Pushing to the Bottom (Owner’s Action)
The owner adds its newly-spawned sub-tasks to the bottom
of the deque.
bool dq_push_bottom(DequeLocked* q, void* item) {
std::unique_lock<std::mutex> lock(q->mtx);
// If the deque is full, return false.
if (q->bottom - q->top >= q->capacity) {
return false;
}
// Find the slot using our mask trick.
std::size_t slot = q->bottom & q->mask;
q->buffer[slot] = item;
// Advance the bottom pointer.
q->bottom++;
return true;
}
Popping from the Bottom (Owner’s Action)
The owner immediately takes the task it just pushed.
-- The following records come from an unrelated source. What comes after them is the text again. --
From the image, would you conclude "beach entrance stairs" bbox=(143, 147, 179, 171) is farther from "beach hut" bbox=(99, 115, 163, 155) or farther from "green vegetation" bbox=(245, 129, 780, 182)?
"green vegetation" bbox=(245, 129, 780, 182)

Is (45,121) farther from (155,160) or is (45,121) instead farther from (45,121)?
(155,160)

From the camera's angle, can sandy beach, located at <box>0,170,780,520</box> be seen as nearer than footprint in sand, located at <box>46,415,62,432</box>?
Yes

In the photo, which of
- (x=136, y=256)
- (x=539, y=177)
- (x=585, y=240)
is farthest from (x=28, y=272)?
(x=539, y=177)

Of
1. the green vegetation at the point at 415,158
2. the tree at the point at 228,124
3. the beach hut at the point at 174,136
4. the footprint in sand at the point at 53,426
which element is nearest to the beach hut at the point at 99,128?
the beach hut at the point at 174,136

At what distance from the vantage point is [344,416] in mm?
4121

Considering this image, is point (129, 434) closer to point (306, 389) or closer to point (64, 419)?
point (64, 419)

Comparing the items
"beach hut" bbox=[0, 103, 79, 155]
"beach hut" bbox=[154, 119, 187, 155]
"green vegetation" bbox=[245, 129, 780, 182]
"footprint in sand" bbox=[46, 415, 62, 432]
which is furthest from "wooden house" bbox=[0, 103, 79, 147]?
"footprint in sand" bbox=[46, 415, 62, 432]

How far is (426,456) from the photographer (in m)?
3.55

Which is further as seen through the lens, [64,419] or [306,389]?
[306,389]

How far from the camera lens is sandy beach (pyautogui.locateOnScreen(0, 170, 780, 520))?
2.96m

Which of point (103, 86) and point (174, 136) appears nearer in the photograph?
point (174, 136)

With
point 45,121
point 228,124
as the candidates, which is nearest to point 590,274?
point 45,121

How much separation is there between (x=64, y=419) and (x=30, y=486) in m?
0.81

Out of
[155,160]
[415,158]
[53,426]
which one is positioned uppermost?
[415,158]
This LIFO behavior keeps its working data hot in the cache.
bool dq_pop_bottom(DequeLocked* q, void** out) {
std::unique_lock<std::mutex> lock(q->mtx);
// If the deque is empty, return false.
if (q->bottom == q->top) {
return false;
}
// Move the bottom pointer back to the item we want to take.
q->bottom--;
std::size_t slot = q->bottom & q->mask;
*out = q->buffer[slot];
return true;
}
Stealing from the Top (Helper’s Action)
An idle helper steals the oldest task from the top
, giving it a large, independent piece of the task tree to work on.
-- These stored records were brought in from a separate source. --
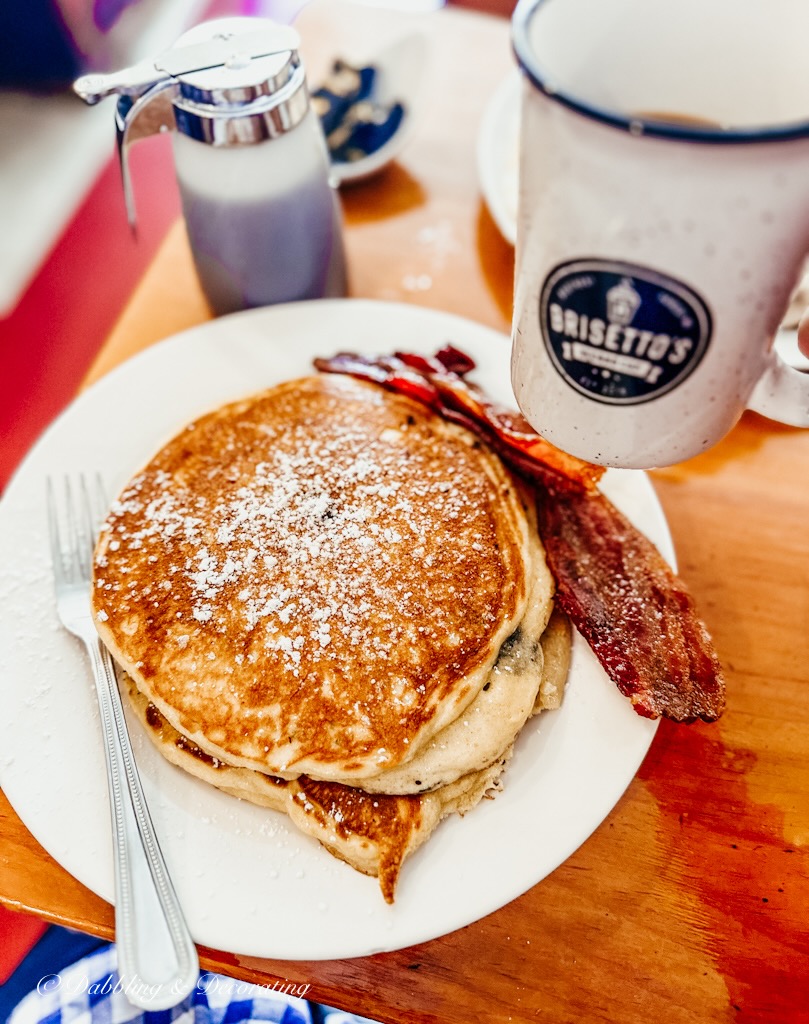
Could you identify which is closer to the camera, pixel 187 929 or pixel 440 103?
pixel 187 929

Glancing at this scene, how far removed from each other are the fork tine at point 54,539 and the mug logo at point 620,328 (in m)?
0.77

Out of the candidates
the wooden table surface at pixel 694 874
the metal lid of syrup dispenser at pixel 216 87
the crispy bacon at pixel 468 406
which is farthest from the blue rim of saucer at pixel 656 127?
the wooden table surface at pixel 694 874

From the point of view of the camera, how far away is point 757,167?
55cm

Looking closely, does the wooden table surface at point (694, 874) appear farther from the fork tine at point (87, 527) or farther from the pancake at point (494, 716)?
the fork tine at point (87, 527)

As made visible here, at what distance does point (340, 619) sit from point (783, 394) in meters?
0.54

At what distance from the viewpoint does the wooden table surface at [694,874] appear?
92 cm

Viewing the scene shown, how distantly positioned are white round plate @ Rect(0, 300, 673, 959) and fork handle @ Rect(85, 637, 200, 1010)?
0.03 m

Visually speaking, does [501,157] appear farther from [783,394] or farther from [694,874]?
[694,874]

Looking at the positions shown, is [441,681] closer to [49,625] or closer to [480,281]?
[49,625]

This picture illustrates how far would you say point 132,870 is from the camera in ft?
2.95

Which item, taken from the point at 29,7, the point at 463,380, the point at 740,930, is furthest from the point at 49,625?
the point at 29,7

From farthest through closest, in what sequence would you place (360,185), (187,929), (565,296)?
1. (360,185)
2. (187,929)
3. (565,296)

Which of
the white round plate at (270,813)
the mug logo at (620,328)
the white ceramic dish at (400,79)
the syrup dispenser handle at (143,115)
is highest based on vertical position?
the syrup dispenser handle at (143,115)

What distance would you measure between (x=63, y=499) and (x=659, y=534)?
0.88 metres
bool dq_steal_top(DequeLocked* q, void** out) {
std::unique_lock<std::mutex> lock(q->mtx);
// If the deque is empty, return false.
if (q->bottom == q->top) {
return false;
}
// Find the oldest item at the top.
std::size_t slot = q->top & q->mask;
*out = q->buffer[slot];
// Advance the top pointer.
q->top++;
return true;
}
Where We Are and What’s Next
We have successfully built a deque that is correct.
- Its behavior is perfectly matched to the “Task Tree” paradigm: LIFO for the owner, FIFO for helpers.
- The logic is easy to follow because the single lock prevents any strange race conditions.
However, it is also slow. We escaped the single shared queue problem only to put a lock on every single personal deque. If multiple threads try to steal from the same victim, they will line up on that victim’s lock.
This is an essential first step. We have defined the correct behavior. In the next parts of this series, we will take the training wheels off. We will remove the lock for the owner’s operations, making their common push/pop path incredibly fast using the magic of atomic operations and carefully chosen memory ordering.